*Source text*.

---

The invention relates to a method for regulating a charge air pressure of an internal combustion engine of a vehicle having an exhaust gas turbocharger, a fresh gas supply device, a vehicle air system with an air conditioning system and with a compressor, which can be supercharged by the exhaust gas turbocharger, and an engine control unit, as well as corresponding devices.
An internal combustion engine having an exhaust gas turbocharger has, in certain operating states, in particular when there is a torque request, phases of insufficient air supply by the exhaust gas turbocharger with compressed fresh air, as a result of which what is referred to as turbo lag is produced. In order to eliminate this turbo lag the increased air demand is covered by a fresh gas supply device by means of an additional fresh air supply. This additional fresh air can be obtained, for example, from a compressed air accumulator of a vehicle air system. This requires the associated compressor to be configured to supply compressed air for this increased demand. Such a compressor can be supercharged, that is to say it can use compressed air from the exhaust gas turbocharger.

---

*Extracted records*.
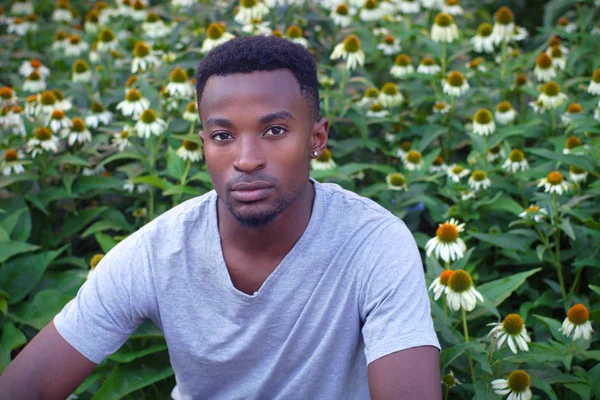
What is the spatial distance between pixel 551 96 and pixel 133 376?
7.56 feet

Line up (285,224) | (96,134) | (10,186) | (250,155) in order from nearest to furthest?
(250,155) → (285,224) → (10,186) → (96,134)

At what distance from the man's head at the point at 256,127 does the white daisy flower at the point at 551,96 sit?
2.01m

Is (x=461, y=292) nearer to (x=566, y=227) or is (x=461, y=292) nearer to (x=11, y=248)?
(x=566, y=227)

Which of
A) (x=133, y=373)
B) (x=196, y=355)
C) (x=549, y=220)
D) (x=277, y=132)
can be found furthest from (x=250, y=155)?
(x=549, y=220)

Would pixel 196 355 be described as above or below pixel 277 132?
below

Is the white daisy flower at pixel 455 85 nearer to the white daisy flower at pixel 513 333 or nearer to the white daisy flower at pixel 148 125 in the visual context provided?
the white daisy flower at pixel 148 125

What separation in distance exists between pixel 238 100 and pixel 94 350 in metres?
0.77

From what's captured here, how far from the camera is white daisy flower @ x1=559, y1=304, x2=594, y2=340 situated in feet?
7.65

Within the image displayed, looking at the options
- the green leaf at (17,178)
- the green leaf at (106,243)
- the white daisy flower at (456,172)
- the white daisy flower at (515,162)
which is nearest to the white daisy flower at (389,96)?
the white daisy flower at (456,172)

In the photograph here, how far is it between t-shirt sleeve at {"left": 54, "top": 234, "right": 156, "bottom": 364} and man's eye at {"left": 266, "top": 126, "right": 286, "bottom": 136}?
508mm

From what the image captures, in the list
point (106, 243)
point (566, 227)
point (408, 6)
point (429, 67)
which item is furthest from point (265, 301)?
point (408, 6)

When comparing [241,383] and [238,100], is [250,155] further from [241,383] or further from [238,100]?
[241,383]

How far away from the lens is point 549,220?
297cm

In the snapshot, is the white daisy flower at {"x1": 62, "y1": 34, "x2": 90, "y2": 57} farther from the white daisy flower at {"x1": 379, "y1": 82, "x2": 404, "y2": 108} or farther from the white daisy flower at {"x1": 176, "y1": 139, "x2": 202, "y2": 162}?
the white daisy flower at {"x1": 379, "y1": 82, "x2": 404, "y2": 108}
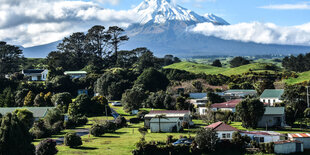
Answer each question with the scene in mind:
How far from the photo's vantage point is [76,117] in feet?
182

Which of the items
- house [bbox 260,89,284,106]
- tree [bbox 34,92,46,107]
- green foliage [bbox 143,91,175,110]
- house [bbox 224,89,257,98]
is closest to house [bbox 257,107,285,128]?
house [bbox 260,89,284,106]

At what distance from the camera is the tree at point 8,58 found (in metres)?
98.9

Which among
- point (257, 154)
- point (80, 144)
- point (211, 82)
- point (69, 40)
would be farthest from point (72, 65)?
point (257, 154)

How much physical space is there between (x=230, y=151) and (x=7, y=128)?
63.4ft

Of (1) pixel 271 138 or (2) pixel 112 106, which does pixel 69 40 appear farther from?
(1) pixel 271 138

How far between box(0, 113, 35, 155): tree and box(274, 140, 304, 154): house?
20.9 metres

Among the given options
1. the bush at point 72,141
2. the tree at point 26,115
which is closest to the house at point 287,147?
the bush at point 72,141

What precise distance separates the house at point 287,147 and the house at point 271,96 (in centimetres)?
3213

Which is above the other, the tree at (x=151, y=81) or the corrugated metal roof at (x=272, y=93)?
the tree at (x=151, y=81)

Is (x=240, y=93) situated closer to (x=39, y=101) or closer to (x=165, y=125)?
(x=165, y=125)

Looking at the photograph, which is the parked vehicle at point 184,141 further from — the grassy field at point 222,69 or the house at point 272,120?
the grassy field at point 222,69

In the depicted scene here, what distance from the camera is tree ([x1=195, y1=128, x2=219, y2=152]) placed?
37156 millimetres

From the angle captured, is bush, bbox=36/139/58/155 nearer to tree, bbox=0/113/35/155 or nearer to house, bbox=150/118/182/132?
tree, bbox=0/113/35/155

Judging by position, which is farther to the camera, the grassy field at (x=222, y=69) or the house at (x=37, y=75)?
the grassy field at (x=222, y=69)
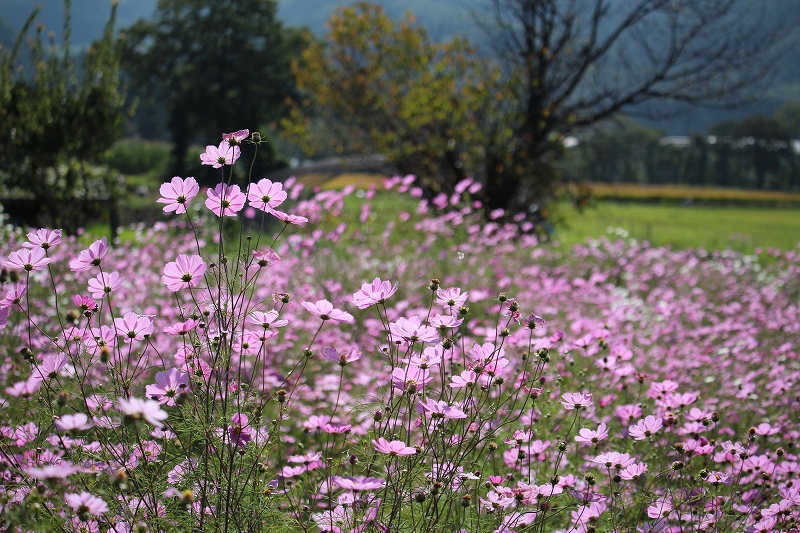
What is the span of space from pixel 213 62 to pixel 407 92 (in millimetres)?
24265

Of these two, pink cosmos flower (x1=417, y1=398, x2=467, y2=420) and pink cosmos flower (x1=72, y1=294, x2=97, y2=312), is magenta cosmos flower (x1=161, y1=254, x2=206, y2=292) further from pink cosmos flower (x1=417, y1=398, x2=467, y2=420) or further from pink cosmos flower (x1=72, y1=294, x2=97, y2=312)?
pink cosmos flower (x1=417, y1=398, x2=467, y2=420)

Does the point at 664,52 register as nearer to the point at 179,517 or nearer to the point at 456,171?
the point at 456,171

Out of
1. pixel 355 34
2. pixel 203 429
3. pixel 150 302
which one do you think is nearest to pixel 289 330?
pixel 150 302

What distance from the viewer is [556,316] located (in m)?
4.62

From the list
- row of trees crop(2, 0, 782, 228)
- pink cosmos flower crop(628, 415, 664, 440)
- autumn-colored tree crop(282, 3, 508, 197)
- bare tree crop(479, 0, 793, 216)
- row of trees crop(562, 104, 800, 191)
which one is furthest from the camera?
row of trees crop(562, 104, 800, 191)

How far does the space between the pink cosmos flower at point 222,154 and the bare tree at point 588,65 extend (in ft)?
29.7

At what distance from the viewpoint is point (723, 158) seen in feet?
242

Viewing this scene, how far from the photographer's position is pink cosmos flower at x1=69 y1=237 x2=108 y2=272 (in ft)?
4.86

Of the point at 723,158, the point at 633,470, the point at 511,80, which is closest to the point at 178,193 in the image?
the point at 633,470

---

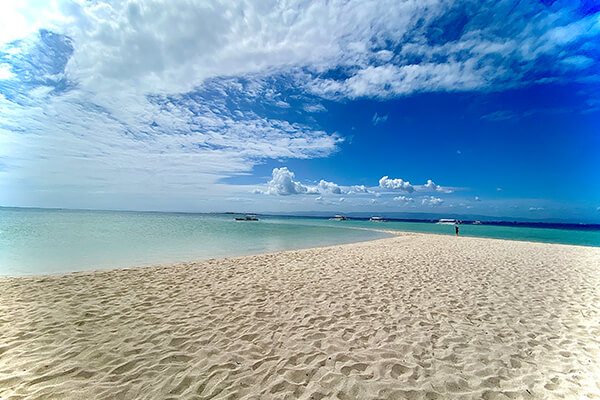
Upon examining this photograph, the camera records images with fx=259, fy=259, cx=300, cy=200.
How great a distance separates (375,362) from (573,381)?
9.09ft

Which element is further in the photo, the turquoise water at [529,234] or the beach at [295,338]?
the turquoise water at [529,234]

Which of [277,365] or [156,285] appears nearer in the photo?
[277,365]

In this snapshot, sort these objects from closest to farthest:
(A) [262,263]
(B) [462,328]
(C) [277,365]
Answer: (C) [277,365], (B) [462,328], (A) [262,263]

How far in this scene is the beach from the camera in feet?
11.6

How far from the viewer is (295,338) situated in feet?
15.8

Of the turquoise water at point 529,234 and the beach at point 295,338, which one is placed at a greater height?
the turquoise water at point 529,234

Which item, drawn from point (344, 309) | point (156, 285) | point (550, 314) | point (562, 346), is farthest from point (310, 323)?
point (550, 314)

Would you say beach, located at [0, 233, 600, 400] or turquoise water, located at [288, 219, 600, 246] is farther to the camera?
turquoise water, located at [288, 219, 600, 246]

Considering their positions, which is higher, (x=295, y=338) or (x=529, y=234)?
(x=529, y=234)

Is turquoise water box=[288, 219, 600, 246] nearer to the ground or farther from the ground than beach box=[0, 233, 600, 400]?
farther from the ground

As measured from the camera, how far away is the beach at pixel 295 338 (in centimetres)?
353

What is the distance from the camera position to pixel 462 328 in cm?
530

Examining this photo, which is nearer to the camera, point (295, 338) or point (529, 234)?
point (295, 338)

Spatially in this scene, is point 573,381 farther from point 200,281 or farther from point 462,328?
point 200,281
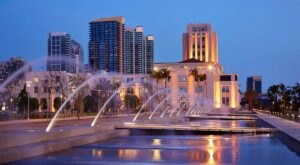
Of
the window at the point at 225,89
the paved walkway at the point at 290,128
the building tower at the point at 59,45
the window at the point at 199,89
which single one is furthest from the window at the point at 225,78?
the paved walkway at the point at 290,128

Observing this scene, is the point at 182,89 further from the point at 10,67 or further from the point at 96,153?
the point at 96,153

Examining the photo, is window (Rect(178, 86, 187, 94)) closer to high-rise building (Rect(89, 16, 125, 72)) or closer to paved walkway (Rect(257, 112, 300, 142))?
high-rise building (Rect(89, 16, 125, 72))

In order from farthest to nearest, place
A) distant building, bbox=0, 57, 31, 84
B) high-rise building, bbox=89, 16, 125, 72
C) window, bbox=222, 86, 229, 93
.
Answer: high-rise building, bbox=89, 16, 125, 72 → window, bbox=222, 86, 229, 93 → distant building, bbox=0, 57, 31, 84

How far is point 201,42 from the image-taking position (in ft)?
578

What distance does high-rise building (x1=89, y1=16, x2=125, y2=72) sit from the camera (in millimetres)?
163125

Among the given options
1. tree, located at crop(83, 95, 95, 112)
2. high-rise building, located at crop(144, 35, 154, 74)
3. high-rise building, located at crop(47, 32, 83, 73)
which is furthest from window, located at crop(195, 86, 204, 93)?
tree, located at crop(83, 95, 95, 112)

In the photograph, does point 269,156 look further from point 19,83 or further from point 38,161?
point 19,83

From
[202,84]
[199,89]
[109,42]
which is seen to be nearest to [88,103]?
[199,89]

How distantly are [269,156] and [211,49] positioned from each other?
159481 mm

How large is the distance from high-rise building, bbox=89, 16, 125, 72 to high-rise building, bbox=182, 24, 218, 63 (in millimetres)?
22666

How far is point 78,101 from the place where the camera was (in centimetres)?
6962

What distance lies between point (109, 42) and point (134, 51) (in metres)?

---

*Tasks for this exercise*.
• A. From the turbocharger text, list every device or system that its first sentence says the vehicle has, including the ones that belong to the vehicle air system.
• B. Carry on writing the turbocharger text, starting right after its last sentence.

*The answers*.
• A.
- exhaust gas turbocharger
- fresh gas supply device
- vehicle air system
- air conditioning system
- compressor
- engine control unit

• B.
It is considered a disadvantage here that compressed air is extracted from the internal combustion engine in the direction of flow downstream of the exhaust gas turbocharger irrespective of whether or not the internal combustion engine is currently at an operating point at which it requires the fresh air compressed by the exhaust gas turbocharger. This can lead to unacceptable dips in power.
Compressors are mainly driven mechanically. The advantage of what is referred to as a clutch compressor has only become a current issue again in the last few years as fuel prices have continuously risen. Continuously supercharged compressors are also the state of the art, in particular in the USA. For example, DE 102008004807A1 discloses a supercharged clutch compressor.
Electronically regulated air conditioning systems are also state of the art and are installed on a series basis in utility vehicles which are braked using compressed air. A fresh gas supply device is known, for example, from WO2006/089779A1. All the systems in themselves provide advantages with respect to saving fuel, emissions and/or the transient performance capability of a vehicle. However, the overall potential taking into account the requirements of the internal combustion engine with an exhaust gas turbocharger are not implemented.
The object of the invention is therefore to make available improved methods for regulating the charge air pressure of an internal combustion engine of a vehicle having an exhaust gas turbocharger, wherein the above disadvantages are overcome or significantly reduced, and further advantages are provided. A further task of the invention is to specify corresponding devices.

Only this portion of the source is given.